Wednesday, November 10, 2010

The Oslo Virus and the Struggle for Bantustans


By Haidar Eid - Gaza
Palestine Chronicle

"In 'The Music of the Violin,' a short story by South African writer Njabulo Ndebele, one of the characters comments on the 'concessions' made by the apartheid regime to the indigenous people: "That's how it is planned. That we be given a little of everything, and so prize the little we have that we forget about freedom."

This is what the endless “peace process” looks like seen from Gaza, where we live under a four-year-old Israeli siege. We pass the time struggling to survive, wondering if this is the day an air strike will take away our life, our loved ones or our home.

I spent six years in Johannesburg, where I got my PhD. That time makes me very aware of the similarities between Israel and the apartheid regime in South Africa. I was inspired by how the world responded to apartheid in South Africa, particularly the United States considering that it was still dealing with its own history of racial discrimination and treatment of the indigenous population.

And I am disheartened by the lack of similar outrage toward Israeli policies.....

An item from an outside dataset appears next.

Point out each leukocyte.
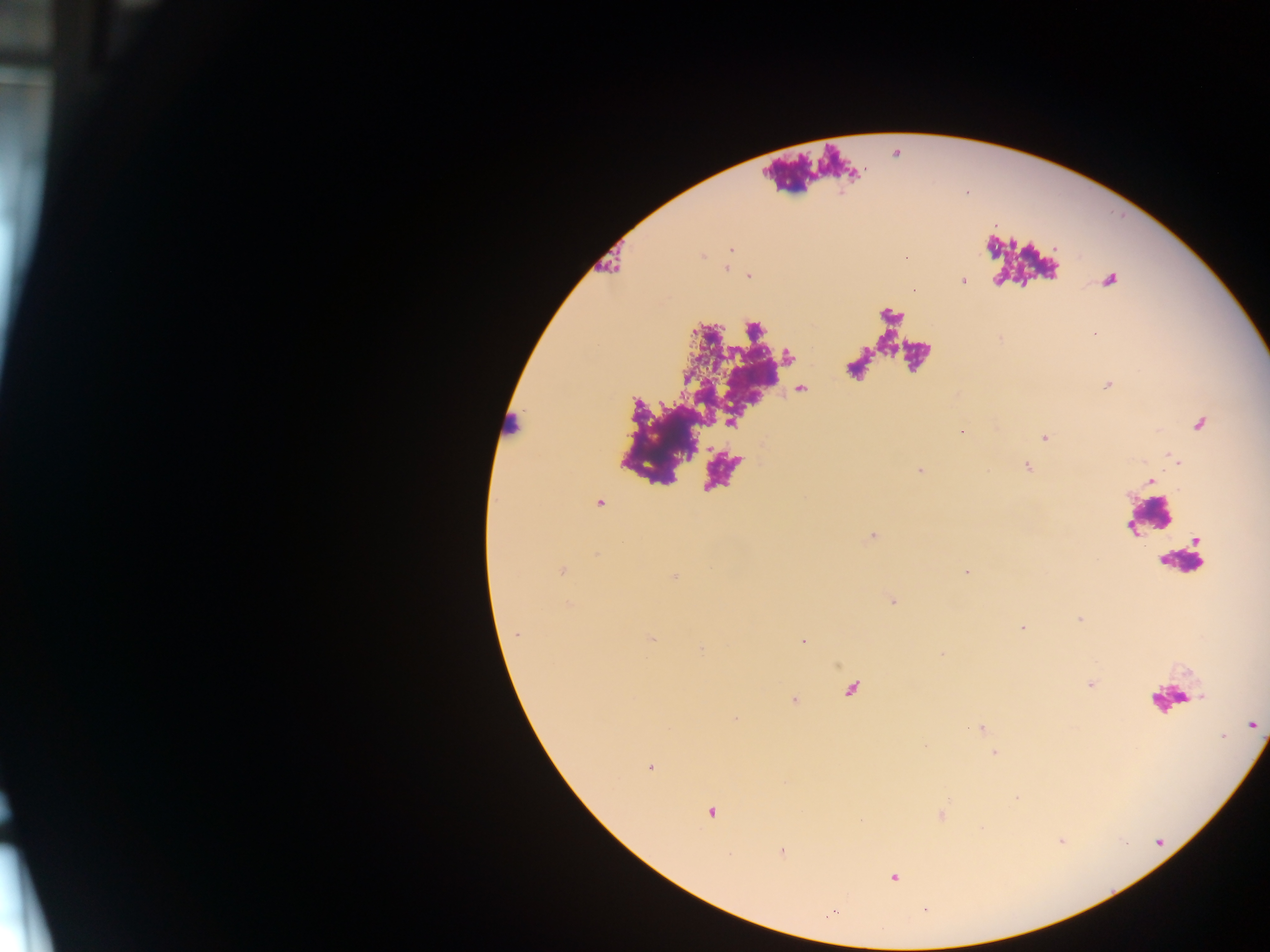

The Oslo virus has reduced the Palestinian struggle for liberation to a struggle for Bantustans. The concept of statehood is being fetishized at the expense of true liberation and justice. This is not what the Palestinian people aspire to, the majority of whom are refugees guaranteed the right of return under international law.

In Ndebele’s story, a black revolutionary intellectual says that "[he'd] rather be a hungry dog that runs freely in the streets, than a fat, chained dog burdened with itself and the weight of the chain." There was no potential for coexistence with apartheid in South Africa. Americans, Europeans, Palestinians and Israelis must accept no less in Israel-Palestine."